Residents from communist countries trying to access the capitalist reality often sought freedom on the other bank of the Danube river. Preparations sometimes lasted as much as 2 years, and included geographical documentation and identification of possible hosts in the targeted countries. Between 1980 and 1989, 16 thousands Romanians tried to pass the national south-west border crossing the Danube. Eleven thousands of them were caught and the remaining either died or, having succeeded, were declared missing or dead. Very often the families didn’t reclaim the missings, to avoid persecution. When the bodies arrived on the Yugoslavian shore, they were registered by the Yugoslavian boarder police and dropped in common graves, attributed to the unclaimed Romanians who died trying the crossing. There are Romanian anonymous graves in the cemeteries of Sip, Kladovo and Golbinje, now Serbian territory.

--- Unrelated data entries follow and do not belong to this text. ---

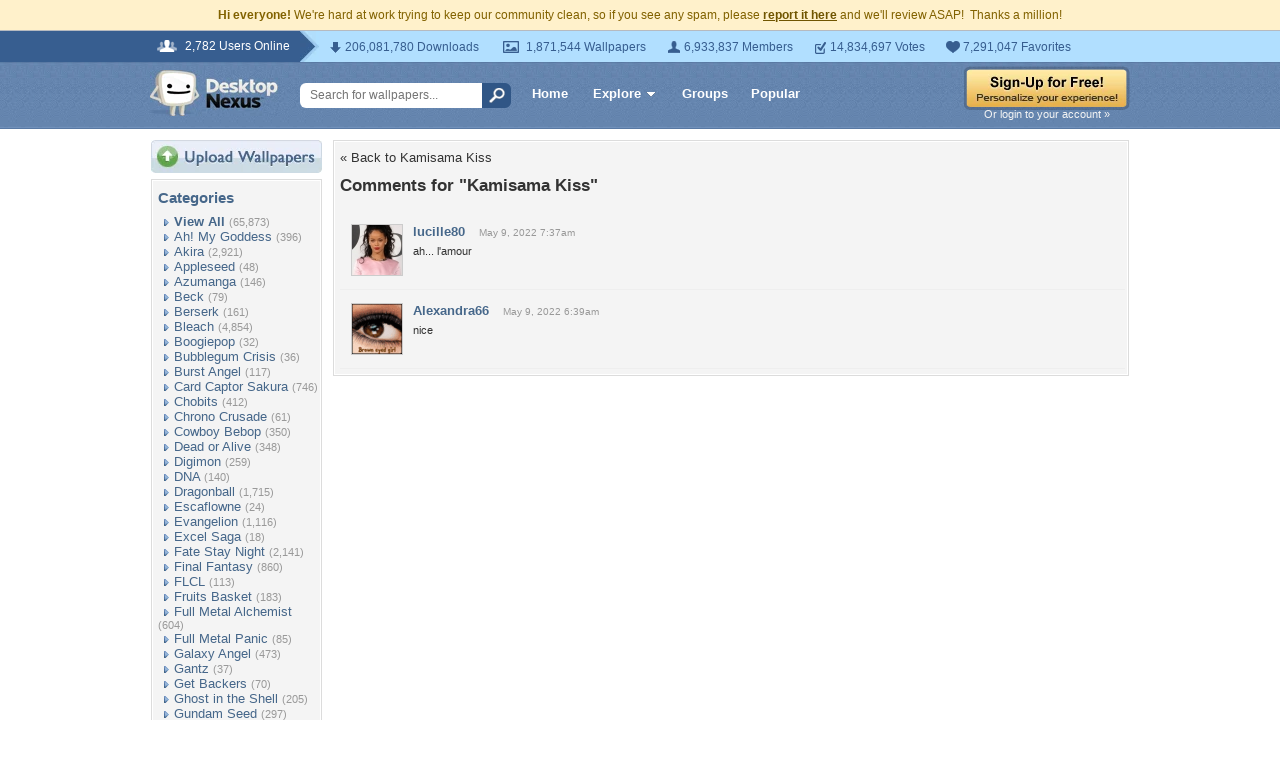

--- FILE ---
content_type: text/html; charset=utf-8
request_url: https://www.google.com/recaptcha/api2/aframe
body_size: 265
content:
<!DOCTYPE HTML><html><head><meta http-equiv="content-type" content="text/html; charset=UTF-8"></head><body><script nonce="dL3twfoHG2VmgtM-mWggAw">/** Anti-fraud and anti-abuse applications only. See google.com/recaptcha */ try{var clients={'sodar':'https://pagead2.googlesyndication.com/pagead/sodar?'};window.addEventListener("message",function(a){try{if(a.source===window.parent){var b=JSON.parse(a.data);var c=clients[b['id']];if(c){var d=document.createElement('img');d.src=c+b['params']+'&rc='+(localStorage.getItem("rc::a")?sessionStorage.getItem("rc::b"):"");window.document.body.appendChild(d);sessionStorage.setItem("rc::e",parseInt(sessionStorage.getItem("rc::e")||0)+1);localStorage.setItem("rc::h",'1768772570156');}}}catch(b){}});window.parent.postMessage("_grecaptcha_ready", "*");}catch(b){}</script></body></html>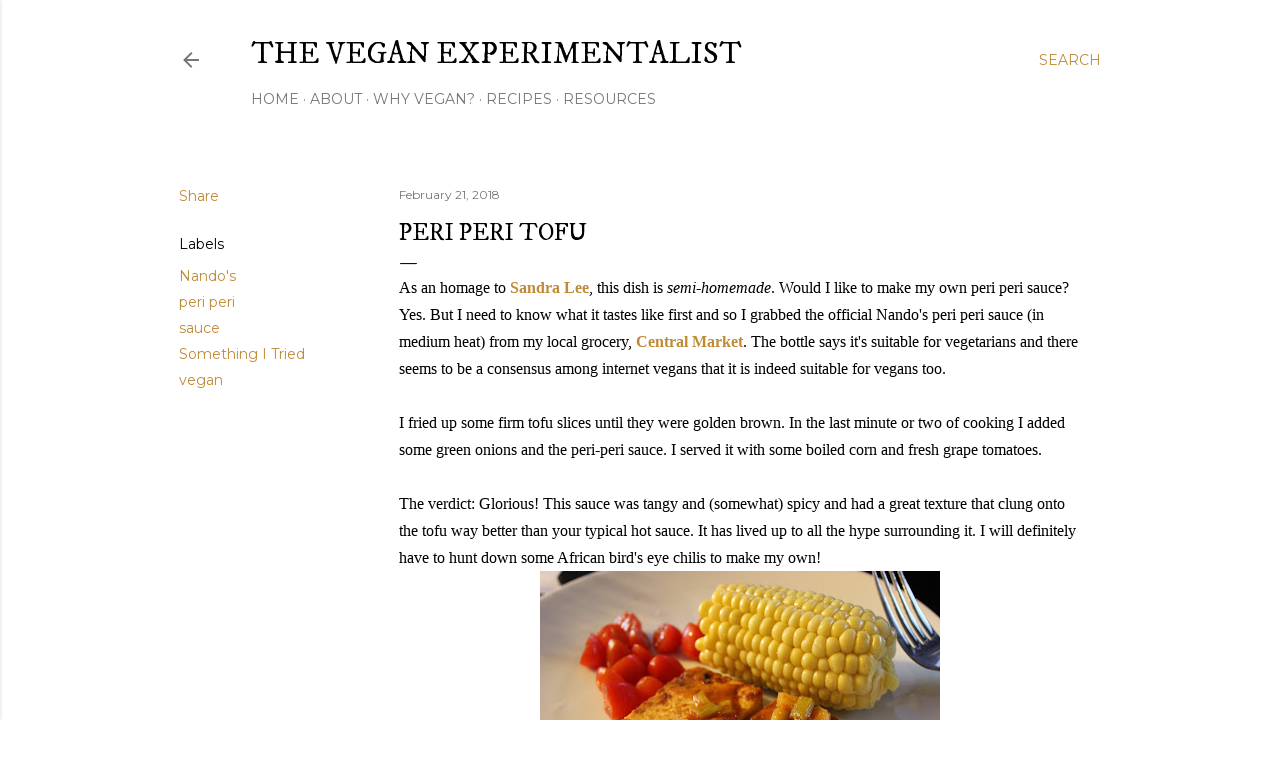

--- FILE ---
content_type: text/html; charset=UTF-8
request_url: http://www.theveganexperimentalist.com/b/stats?style=BLACK_TRANSPARENT&timeRange=ALL_TIME&token=APq4FmAwAuM7PXW7sfMnJRl7J6NK3fMr-LV3Hxe8X2wtrURJ5zLDKOsQ6nB--gIRSm2smxH2xEAI2bP85jCNibd6z_w2zZNmIw
body_size: 261
content:
{"total":811259,"sparklineOptions":{"backgroundColor":{"fillOpacity":0.1,"fill":"#000000"},"series":[{"areaOpacity":0.3,"color":"#202020"}]},"sparklineData":[[0,76],[1,52],[2,50],[3,54],[4,66],[5,61],[6,57],[7,67],[8,87],[9,72],[10,68],[11,74],[12,73],[13,87],[14,87],[15,69],[16,57],[17,90],[18,70],[19,38],[20,35],[21,30],[22,44],[23,54],[24,35],[25,45],[26,48],[27,43],[28,98],[29,5]],"nextTickMs":300000}

--- FILE ---
content_type: text/plain
request_url: https://www.google-analytics.com/j/collect?v=1&_v=j102&a=1002788316&t=pageview&_s=1&dl=http%3A%2F%2Fwww.theveganexperimentalist.com%2F2018%2F02%2Fperi-peri-tofu.html&ul=en-us%40posix&dt=Peri%20Peri%20Tofu&sr=1280x720&vp=1280x720&_u=IEBAAEABAAAAACAAI~&jid=1212396737&gjid=1294367101&cid=1324801203.1769314787&tid=UA-100052452-1&_gid=454469742.1769314787&_r=1&_slc=1&z=1553325903
body_size: -454
content:
2,cG-QHMDT056HX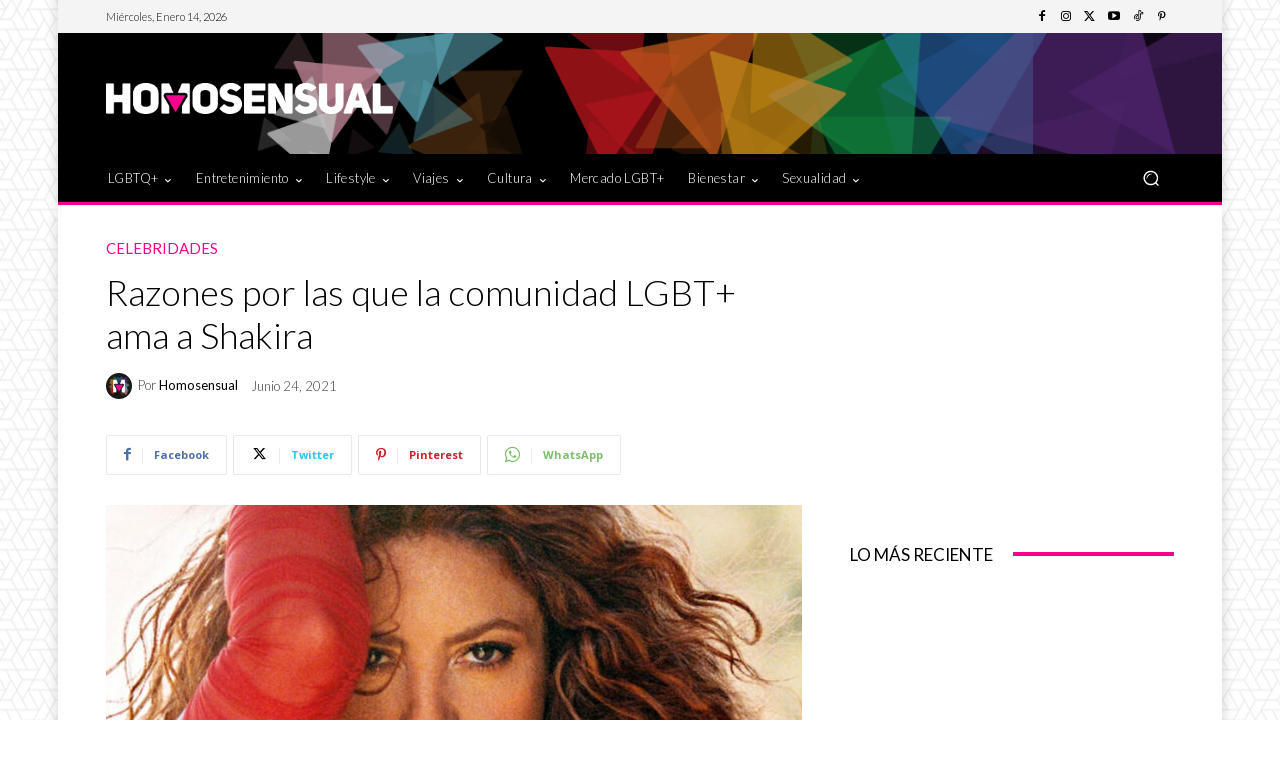

--- FILE ---
content_type: text/html; charset=utf-8
request_url: https://www.google.com/recaptcha/api2/aframe
body_size: 264
content:
<!DOCTYPE HTML><html><head><meta http-equiv="content-type" content="text/html; charset=UTF-8"></head><body><script nonce="_asZ4bzkCrTd8tkhmc6aEg">/** Anti-fraud and anti-abuse applications only. See google.com/recaptcha */ try{var clients={'sodar':'https://pagead2.googlesyndication.com/pagead/sodar?'};window.addEventListener("message",function(a){try{if(a.source===window.parent){var b=JSON.parse(a.data);var c=clients[b['id']];if(c){var d=document.createElement('img');d.src=c+b['params']+'&rc='+(localStorage.getItem("rc::a")?sessionStorage.getItem("rc::b"):"");window.document.body.appendChild(d);sessionStorage.setItem("rc::e",parseInt(sessionStorage.getItem("rc::e")||0)+1);localStorage.setItem("rc::h",'1768382419424');}}}catch(b){}});window.parent.postMessage("_grecaptcha_ready", "*");}catch(b){}</script></body></html>

--- FILE ---
content_type: application/javascript; charset=utf-8
request_url: https://fundingchoicesmessages.google.com/f/AGSKWxUU4X5G7yXGkq8G9L-18Mlffhu2u78T2A5MBpu8_IMYP9jCDM9lCS1sl5DEPmkui6Ozkn672hKV_7OJtXneazUT1BCTKEgOFPukmU70DhOv1odDx8dTjBsYNuoZgo0VrzgUJCGWbg==?fccs=W251bGwsbnVsbCxudWxsLG51bGwsbnVsbCxudWxsLFsxNzY4MzgyNDIwLDEwMjAwMDAwMF0sbnVsbCxudWxsLG51bGwsW251bGwsWzcsOSw2XSxudWxsLDIsbnVsbCwiZW4iLG51bGwsbnVsbCxudWxsLG51bGwsbnVsbCwzXSwiaHR0cHM6Ly93d3cuaG9tb3NlbnN1YWwuY29tL2VudHJldGVuaW1pZW50by9jZWxlYnJpZGFkZXMvcmF6b25lcy1wb3ItbGFzLXF1ZS1sYS1jb211bmlkYWQtbGdidC1hbWEtYS1zaGFraXJhLyIsbnVsbCxbWzgsIkdQMmFqWlhRQWdjIl0sWzksImVuLVVTIl0sWzE5LCIyIl0sWzE3LCJbMF0iXSxbMjQsIiJdLFsyOSwiZmFsc2UiXV1d
body_size: 217
content:
if (typeof __googlefc.fcKernelManager.run === 'function') {"use strict";this.default_ContributorServingResponseClientJs=this.default_ContributorServingResponseClientJs||{};(function(_){var window=this;
try{
var np=function(a){this.A=_.t(a)};_.u(np,_.J);var op=function(a){this.A=_.t(a)};_.u(op,_.J);op.prototype.getWhitelistStatus=function(){return _.F(this,2)};var pp=function(a){this.A=_.t(a)};_.u(pp,_.J);var qp=_.Zc(pp),rp=function(a,b,c){this.B=a;this.j=_.A(b,np,1);this.l=_.A(b,_.Nk,3);this.F=_.A(b,op,4);a=this.B.location.hostname;this.D=_.Dg(this.j,2)&&_.O(this.j,2)!==""?_.O(this.j,2):a;a=new _.Og(_.Ok(this.l));this.C=new _.bh(_.q.document,this.D,a);this.console=null;this.o=new _.jp(this.B,c,a)};
rp.prototype.run=function(){if(_.O(this.j,3)){var a=this.C,b=_.O(this.j,3),c=_.dh(a),d=new _.Ug;b=_.fg(d,1,b);c=_.C(c,1,b);_.hh(a,c)}else _.eh(this.C,"FCNEC");_.lp(this.o,_.A(this.l,_.Ae,1),this.l.getDefaultConsentRevocationText(),this.l.getDefaultConsentRevocationCloseText(),this.l.getDefaultConsentRevocationAttestationText(),this.D);_.mp(this.o,_.F(this.F,1),this.F.getWhitelistStatus());var e;a=(e=this.B.googlefc)==null?void 0:e.__executeManualDeployment;a!==void 0&&typeof a==="function"&&_.Qo(this.o.G,
"manualDeploymentApi")};var sp=function(){};sp.prototype.run=function(a,b,c){var d;return _.v(function(e){d=qp(b);(new rp(a,d,c)).run();return e.return({})})};_.Rk(7,new sp);
}catch(e){_._DumpException(e)}
}).call(this,this.default_ContributorServingResponseClientJs);
// Google Inc.

//# sourceURL=/_/mss/boq-content-ads-contributor/_/js/k=boq-content-ads-contributor.ContributorServingResponseClientJs.en_US.GP2ajZXQAgc.es5.O/d=1/exm=ad_blocking_detection_executable,kernel_loader,loader_js_executable,web_iab_tcf_v2_signal_executable/ed=1/rs=AJlcJMwxu1KDYCo_MT4gCPaAdBlhVAdLlg/m=cookie_refresh_executable
__googlefc.fcKernelManager.run('\x5b\x5b\x5b7,\x22\x5b\x5bnull,\\\x22homosensual.com\\\x22,\\\x22AKsRol9NzyBc6VS51nJPNmE4ewv3QfAA4kXnro8C4OV9r088wILFQCVzB_HwPmaOxL7GHq5AVQNoXGBTQSxdpXRP14fBFu9WtMbrJno0nTmiTf-9UhlB-aPEZv7Wh_Qi1rFyjXq_E2wf3k4ZmuMffLfnR5vyPhLR6Q\\\\u003d\\\\u003d\\\x22\x5d,null,\x5b\x5bnull,null,null,\\\x22https:\/\/fundingchoicesmessages.google.com\/f\/AGSKWxUrgL4XuZwX-7Nyva7EFN8uFVnhTCnykDz3OHTiJjj_v88MpNAV8k2lkMoW_ibmQBekcMZ9P9WYlp277dQ-R_GwaMUyYvek3dgWZKNb2oMk__lRi9i_ilTg8uHrzD6fOx_7Ld6DsQ\\\\u003d\\\\u003d\\\x22\x5d,null,null,\x5bnull,null,null,\\\x22https:\/\/fundingchoicesmessages.google.com\/el\/AGSKWxVFxq99140Ql5JnFDQi8dxeMY-otC_IrW4S4JHWYSt_3BkOynys_6Lcv4AsXIFcpkGQcyV6zdiKylHGRx2wnDxuouOhLVl8GFd7tHshZD8U9Oj57iPYaki7NyWIm2QdX4kcz5ymiQ\\\\u003d\\\\u003d\\\x22\x5d,null,\x5bnull,\x5b7,9,6\x5d,null,2,null,\\\x22en\\\x22,null,null,null,null,null,3\x5d,null,\\\x22Privacy and cookie settings\\\x22,\\\x22Close\\\x22,null,null,null,\\\x22Managed by Google. Complies with IAB TCF. CMP ID: 300\\\x22\x5d,\x5b2,1\x5d\x5d\x22\x5d\x5d,\x5bnull,null,null,\x22https:\/\/fundingchoicesmessages.google.com\/f\/AGSKWxWsSN_2X47QOzNuZqaKyGw69_Ej3cYEZU6q5PuQfpFLTEUKehg3Qzv2R-Uu-vZYbRNq0z21OAYQXiOJzg08ULTMUsuoYmMZuAQvrVGUIOReOApDD7I7YrwffegBs3VJQRVmuxI7cw\\u003d\\u003d\x22\x5d\x5d');}

--- FILE ---
content_type: application/javascript; charset=utf-8
request_url: https://fundingchoicesmessages.google.com/f/AGSKWxVs_GbXO5AqfpZY6AmXRHI1NxG9QE_DqJB8q4NM0_nyChBkVXJuiS1vORnfxWCntQ0vQE-3m2Naapnmvp6JSF1rdOo985f5Y2MLELOHeZcyBAx_b4p-Hj8L7S3AulVD6v-pQVXI0HV3wcD6KuQ40GG7BOfJfA4x-SzZTyo-N03PpxhksPF3Lv3UTPck/_/adv_hp._show_ads.?adloc=/ads.min.js/adBlockerTrack_
body_size: -1290
content:
window['9b55a71e-5732-4592-b7dc-aa35f544a333'] = true;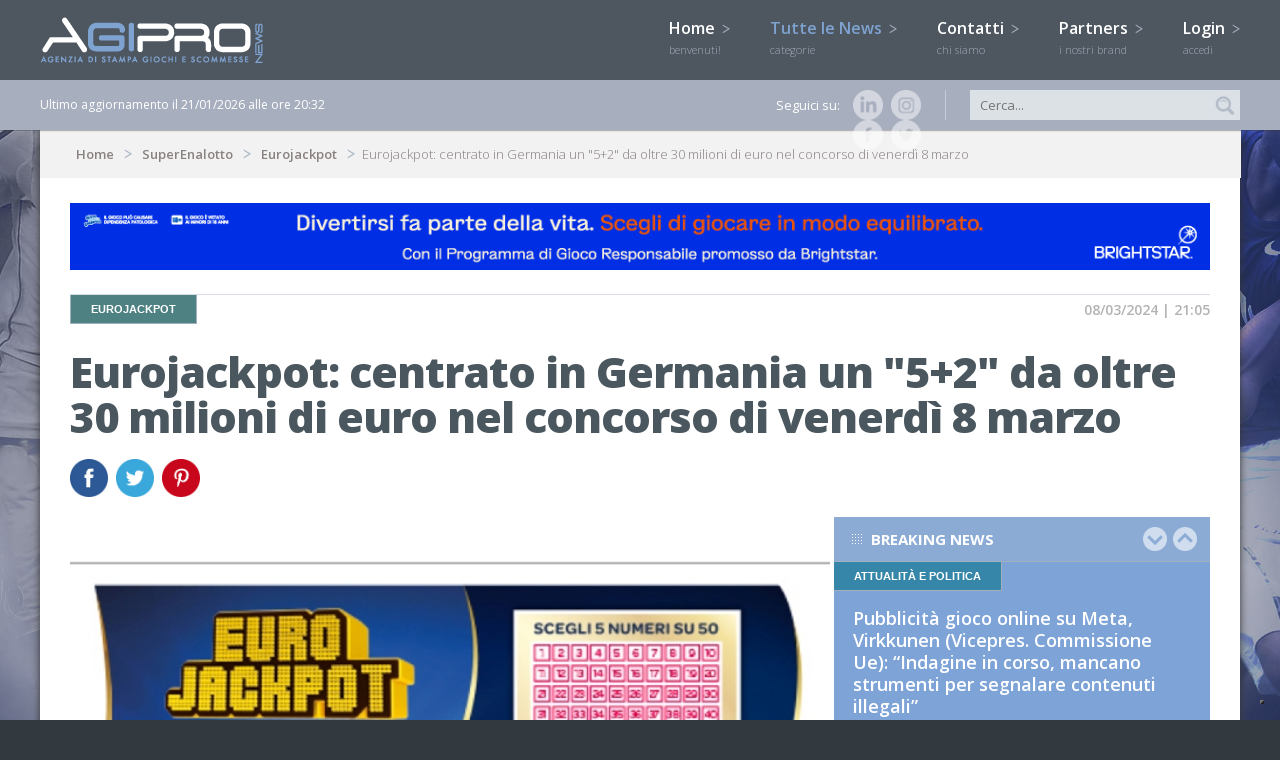

--- FILE ---
content_type: application/javascript
request_url: https://www.agipronews.it/cookie/cookieconsent.js
body_size: 1816
content:
!function(){if(!window.hasCookieConsent){window.hasCookieConsent=!0;if(!(document.cookie.indexOf("cookieconsent_dismissed")>-1)){"function"!=typeof String.prototype.trim&&(String.prototype.trim=function(){return this.replace(/^\s+|\s+$/g,"")});var e,t={isArray:function(e){return"[object Array]"==Object.prototype.toString.call(e)},isObject:function(e){return"[object Object]"==Object.prototype.toString.call(e)},each:function(e,n,i,o){if(t.isObject(e)&&!o)for(var s in e)e.hasOwnProperty(s)&&n.call(i,e[s],s,e);else for(var r=0,c=e.length;r<c;r++)n.call(i,e[r],r,e)},merge:function(e,n){e&&t.each(n,function(n,i){t.isObject(n)&&t.isObject(e[i])?t.merge(e[i],n):e[i]=n})},bind:function(e,t){return function(){return e.apply(t,arguments)}},queryObject:function(e,t){var n,i=0,o=e;for(t=t.split(".");(n=t[i++])&&o.hasOwnProperty(n)&&(o=o[n]);)if(i===t.length)return o;return null},setCookie:function(e,t,n){var i=new Date;n=n||365,i.setDate(i.getDate()+n),document.cookie=e+"="+t+"; expires="+i.toUTCString()+"; path=/"},addEventListener:function(e,t,n){e.addEventListener?e.addEventListener(t,n):e.attachEvent("on"+t,n)}},n=function(){var e=function(n,i,o){if(t.isArray(i))return t.each(i,function(t){e(n,t,o)});n.addEventListener?n.addEventListener(i,o):n.attachEvent("on"+i,o)},n=function(e,n){return e.replace(/\{\{(.*?)\}\}/g,function(e,i){for(var o,s=i.split("||");token=s.shift();){if(token=token.trim(),'"'===token[0])return token.slice(1,token.length-1);if(o=t.queryObject(n,token))return o}return""})},i=function(e){var t=document.createElement("div");return t.innerHTML=e,t.children[0]},o=function(e,n,i){var o=e.parentNode.querySelectorAll("["+n+"]");t.each(o,function(e){var t=e.getAttribute(n);i(e,t)},window,!0)},s=function(n,i){o(n,"data-cc-event",function(n,o){var s=o.split(":"),r=t.queryObject(i,s[1]);e(n,s[0],t.bind(r,i))})},r=function(e,n){o(e,"data-cc-if",function(e,i){t.queryObject(n,i)||e.parentNode.removeChild(e)})};return{build:function(e,o){t.isArray(e)&&(e=e.join("")),e=n(e,o);var c=i(e);return s(c,o),r(c,o),c}}}(),i={options:{message:"Questo sito utilizza i cookie per migliorare servizi ed esperienza dei visitatori.",dismiss:"Ok!",learnMore:"More info",link:"http://www.damicom.it",container:null,theme:"light-floating",markup:['<div class="cc_banner-wrapper {{containerClasses}}">','<div class="cc_banner cc_container cc_container--open">','<a href="#null" data-cc-event="click:dismiss" class="cc_btn cc_btn_accept_all">{{options.dismiss}}</a>','<p class="cc_message">{{options.message}} <a data-cc-if="options.link" class="cc_more_info" href="{{options.link || "#null"}}">{{options.learnMore}}</a></p>','<a class="cc_logo" target="_blank" href="http://silktide.com/cookieconsent">Cookie Consent plugin for the EU cookie law</a>',"</div>","</div>"]},init:function(){var e=window.cookieconsent_options;e&&this.setOptions(e),this.setContainer(),this.options.theme?this.loadTheme(this.render):this.render()},setOptionsOnTheFly:function(e){this.setOptions(e),this.render()},setOptions:function(e){t.merge(this.options,e)},setContainer:function(){this.options.container?this.container=document.querySelector(this.options.container):this.container=document.body,this.containerClasses="",navigator.appVersion.indexOf("MSIE 8")>-1&&(this.containerClasses+=" cc_ie8")},loadTheme:function(e){var n=this.options.theme;-1===n.indexOf(".css")&&(n="//s3.amazonaws.com/cc.silktide.com/"+n+".css");var i=document.createElement("link");i.rel="stylesheet",i.type="text/css",i.href=n;var o=!1;i.onload=t.bind(function(){!o&&e&&(e.call(this),o=!0)},this),document.getElementsByTagName("head")[0].appendChild(i)},render:function(){this.element&&this.element.parentNode&&(this.element.parentNode.removeChild(this.element),delete this.element),this.element=n.build(this.options.markup,this),this.container.firstChild?this.container.insertBefore(this.element,this.container.firstChild):this.container.appendChild(this.element)},dismiss:function(e){e.preventDefault(),this.setDismissedCookie(),this.container.removeChild(this.element)},setDismissedCookie:function(){t.setCookie("cookieconsent_dismissed","yes")}},o=!1;(e=function(){o||"complete"!=document.readyState||(i.init(),o=!0,window.update_cookieconsent_options=i.setOptionsOnTheFly.bind(i))})(),t.addEventListener(document,"readystatechange",e)}}}();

However, the story of the ones who tryed the crossing never formed an highlighted history file.

The two 70s/80s commercial signs compose a readymade monumental memento. “Peste” comes from an abandoned fish market, and stands for fish. Having a missing cedilla the sign also reads “over”. Ironically, the two signs composing “Over the Danube” come from business shut down shortly after 1989, being crushed by the new capitalist rhythm, which was the one people were trying to reach by crossing the river.